Avoid speculation and other practices that may appear to be based on non-public information. Purchases of Donaldson’s securities should be made as long-term investments. You should not engage in short selling of Donaldson’s securities, which would reward you for downward changes in price, because, in hindsight, such sales are likely to appear to have resulted from awareness of non-public information. You also should not engage in other speculative trading of Donaldson’s securities, as set forth in Section V below. In addition, Donaldson encourages employees to avoid frequent trading in Donaldson’s stock, because frequent trading also may give the appearance, in hindsight, that such sales were based on non-public information.
You are also responsible for transactions by your family members and other related parties. Donaldson Personnel and Donaldson Consultants are expected to be responsible for the compliance of their Related Parties, as defined above.
Event-specific trading window closures.
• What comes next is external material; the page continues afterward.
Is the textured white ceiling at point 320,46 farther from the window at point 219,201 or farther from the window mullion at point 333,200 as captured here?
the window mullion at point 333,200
From time to time, material developments known only to a limited number of Donaldson Personnel may occur and cause Donaldson to impose on an appropriate group of Covered Persons additional restrictions on trading. You will be notified if you become part of such a group, and you should not disclose to others the fact that you have been so notified or that additional restrictions on your trading have been imposed.
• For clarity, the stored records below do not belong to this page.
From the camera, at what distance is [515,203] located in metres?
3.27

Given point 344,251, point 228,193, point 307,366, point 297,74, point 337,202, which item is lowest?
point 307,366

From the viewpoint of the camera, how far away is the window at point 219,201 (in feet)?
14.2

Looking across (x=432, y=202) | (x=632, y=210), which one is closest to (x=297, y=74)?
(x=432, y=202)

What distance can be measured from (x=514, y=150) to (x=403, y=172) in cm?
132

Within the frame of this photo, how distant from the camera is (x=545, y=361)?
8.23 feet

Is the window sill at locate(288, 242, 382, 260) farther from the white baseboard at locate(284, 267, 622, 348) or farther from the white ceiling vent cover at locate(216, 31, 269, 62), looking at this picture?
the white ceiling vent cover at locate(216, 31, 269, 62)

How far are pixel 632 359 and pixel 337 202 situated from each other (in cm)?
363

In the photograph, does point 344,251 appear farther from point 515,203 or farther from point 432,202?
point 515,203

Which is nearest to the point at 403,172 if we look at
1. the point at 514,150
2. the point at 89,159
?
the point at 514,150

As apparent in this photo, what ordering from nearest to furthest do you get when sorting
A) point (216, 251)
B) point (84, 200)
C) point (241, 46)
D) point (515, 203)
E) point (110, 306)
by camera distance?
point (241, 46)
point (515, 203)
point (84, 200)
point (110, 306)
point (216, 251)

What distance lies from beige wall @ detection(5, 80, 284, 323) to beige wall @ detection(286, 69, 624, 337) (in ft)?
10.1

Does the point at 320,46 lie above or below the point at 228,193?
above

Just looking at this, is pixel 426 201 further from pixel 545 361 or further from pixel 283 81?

Your transactions will be evaluated with the benefit of 20/20 hindsight. Remember, if your securities transactions ever become the subject of scrutiny, they are likely to be viewed after-the-fact with the benefit of hindsight. As a result, before engaging in any transaction, you should carefully consider how the transaction may be construed in the bright light of hindsight. This is particularly true where you may have non-public information that you do not consider to be material, but which others, including courts, may consider to be material.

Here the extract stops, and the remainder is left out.